Mary Schweitzer has produced a very good petition which focuses on the vital importance of selecting a cohort of patients who actually have ME – and the imperative of having ME experts who genuinely understand the condition to ensure this happens.

Another petition (from ME Action) emphasises the importance of placing patients at the centre of the study design process. There has been a lot of lip service paid to this by the NIH and the teleconference was reassuring to some, but all this time into the planning, there is still nothing formal in place. The NIH have said that they want to be partners with patients. They need to work out how to put an arrangement in place to achieve this as soon as possible. This petition also summarises the various other issues which need to be addressed, including the Lyme Cohort, another strange choice of control group considering the difficulty in diagnosing Lyme and the controversy concerning Chronic Lyme, a condition often confused with ME yet whose very existence is in dispute. ME itself is complex and controversial enough. Why make things more difficult by adding in yet another controversial condition? The Lyme cohort has been explained on the grounds of ‘convenience’. But how is it convenient to add in another – entirely unnecessary – element of controversy and complexity?

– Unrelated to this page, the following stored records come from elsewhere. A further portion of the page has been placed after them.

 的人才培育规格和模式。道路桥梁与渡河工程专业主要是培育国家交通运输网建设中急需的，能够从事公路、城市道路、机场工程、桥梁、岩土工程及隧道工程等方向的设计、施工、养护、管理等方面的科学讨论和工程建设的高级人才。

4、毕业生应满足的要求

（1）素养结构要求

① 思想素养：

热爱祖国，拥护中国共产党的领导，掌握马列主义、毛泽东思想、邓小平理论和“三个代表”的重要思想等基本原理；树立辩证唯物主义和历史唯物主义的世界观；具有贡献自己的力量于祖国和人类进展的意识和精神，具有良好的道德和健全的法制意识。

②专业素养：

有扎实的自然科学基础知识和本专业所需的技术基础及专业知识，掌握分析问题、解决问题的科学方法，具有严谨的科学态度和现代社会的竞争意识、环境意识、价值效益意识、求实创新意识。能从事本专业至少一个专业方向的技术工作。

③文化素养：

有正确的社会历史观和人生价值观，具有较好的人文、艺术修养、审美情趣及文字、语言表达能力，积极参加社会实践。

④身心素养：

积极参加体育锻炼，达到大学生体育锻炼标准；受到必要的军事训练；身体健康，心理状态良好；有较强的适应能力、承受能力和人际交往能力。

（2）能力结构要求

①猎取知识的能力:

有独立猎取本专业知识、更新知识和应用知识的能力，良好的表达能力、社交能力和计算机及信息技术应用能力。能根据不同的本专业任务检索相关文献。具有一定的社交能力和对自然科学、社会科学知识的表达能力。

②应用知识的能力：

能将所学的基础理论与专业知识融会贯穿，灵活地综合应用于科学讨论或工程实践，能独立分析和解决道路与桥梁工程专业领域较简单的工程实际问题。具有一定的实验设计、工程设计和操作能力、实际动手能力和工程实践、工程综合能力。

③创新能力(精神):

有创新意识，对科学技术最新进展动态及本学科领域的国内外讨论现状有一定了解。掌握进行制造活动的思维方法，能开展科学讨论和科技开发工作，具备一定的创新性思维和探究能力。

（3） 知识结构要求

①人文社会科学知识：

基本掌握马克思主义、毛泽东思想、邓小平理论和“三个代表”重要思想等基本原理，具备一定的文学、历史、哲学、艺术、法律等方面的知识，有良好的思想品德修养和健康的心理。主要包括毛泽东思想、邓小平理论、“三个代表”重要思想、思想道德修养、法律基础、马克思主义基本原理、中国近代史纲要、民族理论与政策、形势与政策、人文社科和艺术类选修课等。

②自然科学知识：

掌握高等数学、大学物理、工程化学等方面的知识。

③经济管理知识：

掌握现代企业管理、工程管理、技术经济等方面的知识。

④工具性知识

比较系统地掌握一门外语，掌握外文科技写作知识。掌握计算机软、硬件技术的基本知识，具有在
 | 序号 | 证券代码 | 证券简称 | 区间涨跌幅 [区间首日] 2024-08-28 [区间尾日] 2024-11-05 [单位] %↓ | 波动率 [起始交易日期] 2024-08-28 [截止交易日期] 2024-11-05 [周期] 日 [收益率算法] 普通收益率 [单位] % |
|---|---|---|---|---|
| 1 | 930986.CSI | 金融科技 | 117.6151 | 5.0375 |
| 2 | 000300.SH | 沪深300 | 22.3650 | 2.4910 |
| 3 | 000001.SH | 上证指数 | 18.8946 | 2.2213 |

If you haven’t already signed these petitions, please consider doing so. If you’ve already signed one, please consider also signing the other. Between them, they’ve got most things covered. The more who sign them, the louder our voices become.

In his editorial on the PACE Trial, Trevor Butterworth observes: “Patients need to be much more closely involved in the research process. You would think, following the transformational role played by patient groups in changing the way HIV/AIDS trials were designed, that patients would be seen as partners in research: they have, after all, an inside knowledge of their own suffering—histories that can be richly mined by researchers who are not lifetime experts in the disease. Patients come to research with a fundamentally different perspective to scientists; as Julie Rehmeyer puts it, their question is, “How does this new research fit or fail to fit with my experience?” Reaction to PACE from patients was that it did not—and that kind of reaction should not have been summarily dismissed.”

What was true for PACE is equally true for the NIH Study. The last thing any of us want is another PACE debacle. It is time for researchers to listen to patients – and for us to make sure we put our voices out there. They say they want to listen. We need to make sure we speak.

Note: There’s also a very detailed summary of the numerous problems with the NIH study in this post by ME Advocacy.

Update: This post has been slightly amended to clarify Dr Walitt’s job title and the role of the ‘experts’ mentioned.